Variational Inference with Mixtures of Isotropic Gaussians

Abstract: Variational inference (VI) is a popular approach in Bayesian inference, that looks for the best approximation of the posterior distribution within a parametric family, minimizing a loss that is typically the (reverse) Kullback-Leibler (KL) divergence. In this paper, we focus on the following parametric family: mixtures of isotropic Gaussians (i.e., with diagonal covariance matrices proportional to the identity) and uniform weights. We develop a variational framework and provide efficient algorithms suited for this family. In contrast with mixtures of Gaussian with generic covariance matrices, this choice presents a balance between accurate approximations of multimodal Bayesian posteriors, while being memory and computationally efficient. Our algorithms implement gradient descent on the location of the mixture components (the modes of the Gaussians), and either (an entropic) Mirror or Bures descent on their variance parameters. We illustrate the performance of our algorithms on numerical experiments.

• The paper presents a new variational framework using mixtures of isotropic Gaussians to balance accuracy and computational efficiency in approximating Bayesian posteriors.
• It introduces two novel optimization schemes—IBW and MD—for updating component means and variances, offering linear computational savings over full-covariance models.
• Empirical evaluations on synthetic and real-world datasets demonstrate comparable accuracy to full models while effectively mitigating mode collapse.

Variational Inference with Mixtures of Isotropic Gaussians

This paper presents a study on variational inference (VI) applying mixtures of isotropic Gaussians as the variational family. The work addresses the balance between accuracy and computational efficiency in approximating Bayesian posterior distributions, especially for scenarios involving multimodal distributions. The authors develop a variational framework that leverages isotropic covariance matrices, enhancing memory and computational feasibility while maintaining representation capabilities for complex distributions.

Methodology

The authors propose a novel approach within the VI framework by focusing on mixtures of isotropic Gaussians, characterized by diagonal covariance matrices proportional to the identity matrix, and employing uniform weights across components. This choice of variational family presents a promising trade-off: while it is less flexible than full covariance Gaussian mixtures, it is computationally efficient and sufficiently expressive to approximate multimodal distributions.

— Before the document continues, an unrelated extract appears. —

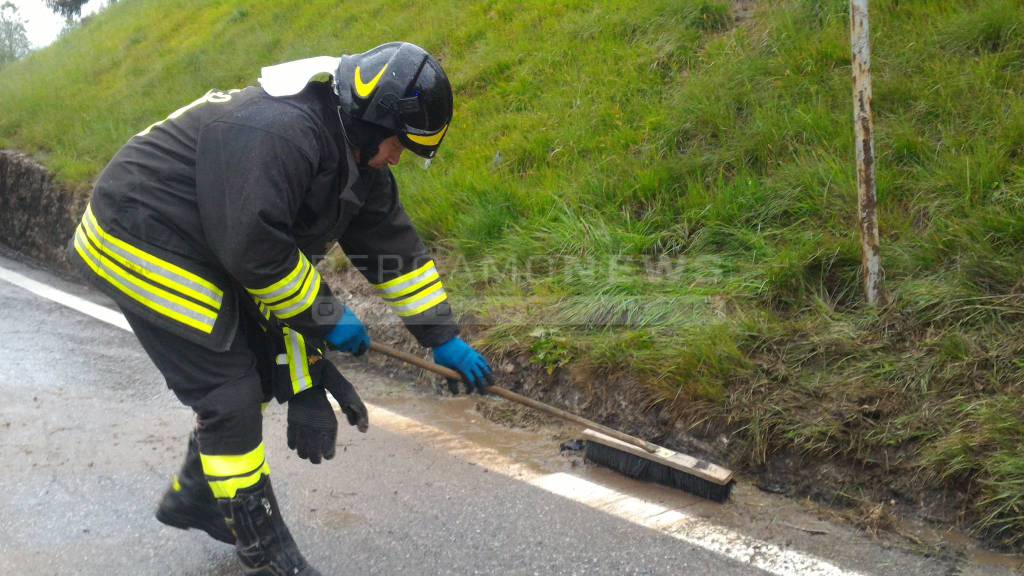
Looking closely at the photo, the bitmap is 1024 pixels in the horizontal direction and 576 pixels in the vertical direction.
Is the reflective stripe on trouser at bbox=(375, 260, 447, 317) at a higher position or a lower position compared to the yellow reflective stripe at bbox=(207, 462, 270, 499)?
higher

Two primary optimization schemes for minimizing the reverse Kullback-Leibler (KL) divergence are introduced:

• Gradient Descent: Applied to optimize the locations of the mixture components, performing standard gradient descent on the component means.
• Variance Optimization: Two approaches are explored—(i) Bures-Wasserstein (IBW) update employing a Riemannian gradient flow dictated by the Bures metric (appropriate for covariance matrices) and (ii) Entropic Mirror Descent (MD) update enforcing positive variance updates efficiently.

Key Contributions

1. Variational Framework and Algorithms: The development of algorithms specifically tailored to mixtures of isotropic Gaussians allows practitioners to efficiently approximate complex posterior distributions, particularly those displaying multimodality.
2. Empirical Evaluation: The authors provide a comprehensive empirical evaluation across both synthetic and real-world datasets, demonstrating the practical applicability and benefits of the proposed approach. The experiments are designed to assess both accuracy in terms of KL divergence and computational efficiency.
3. Balance between Computational Efficiency and Accuracy: The work employs a detailed analysis of the trade-offs involved in choosing isotropic Gaussians over more traditional full-covariance Gaussian mixtures—striking an appropriate balance between modeling power and computational resource demands.
4. Algorithmic Innovations: The introduction of IBW and MD schemes showcases new ways to navigate the trade-off between computational cost (linear compared to quadratic costs in full covariance models) and approximation quality.

Numerical and Experimental Insights

The experimental results reveal that the proposed methods (IBW and MD) often achieve similar accuracy to full-covariance models but with significantly reduced computational load, especially in higher dimensions. Additionally, issues such as mode collapse, which can emerge in other VI approaches like normalizing flows, are effectively mitigated through the isotropic Gaussian mixture strategy. Furthermore, the inclusion of benchmark comparisons with existing methods such as Normalizing Flows, Hamiltonian Monte Carlo, and Automatic Differentiation VI situates the work within the broader landscape of approximate inference techniques.

Implications and Future Work

The practical implications of this research span across various machine learning and statistics applications where Bayesian inference is crucial but traditional MCMC or full variational methods face limitations due to scalability or execution speed. The efficiency of isotropic Gaussian mixtures paves the way for handling larger datasets and more complex models in a feasible manner.

Future directions may involve extending this framework to incorporate more sophisticated models, improving convergence analysis, or exploring adaptive methods to dynamically tune the number of Gaussian components based on the target posterior's complexity. Further theoretical analysis could also be beneficial in quantifying the gap in approximation accuracy between isotropic and full-covariance mixture models.

In summary, this study advances the variational inference domain by crafting a structured movement towards computationally efficient approximate inference, with robust theoretical underpinning and validated across diverse empirical scenarios.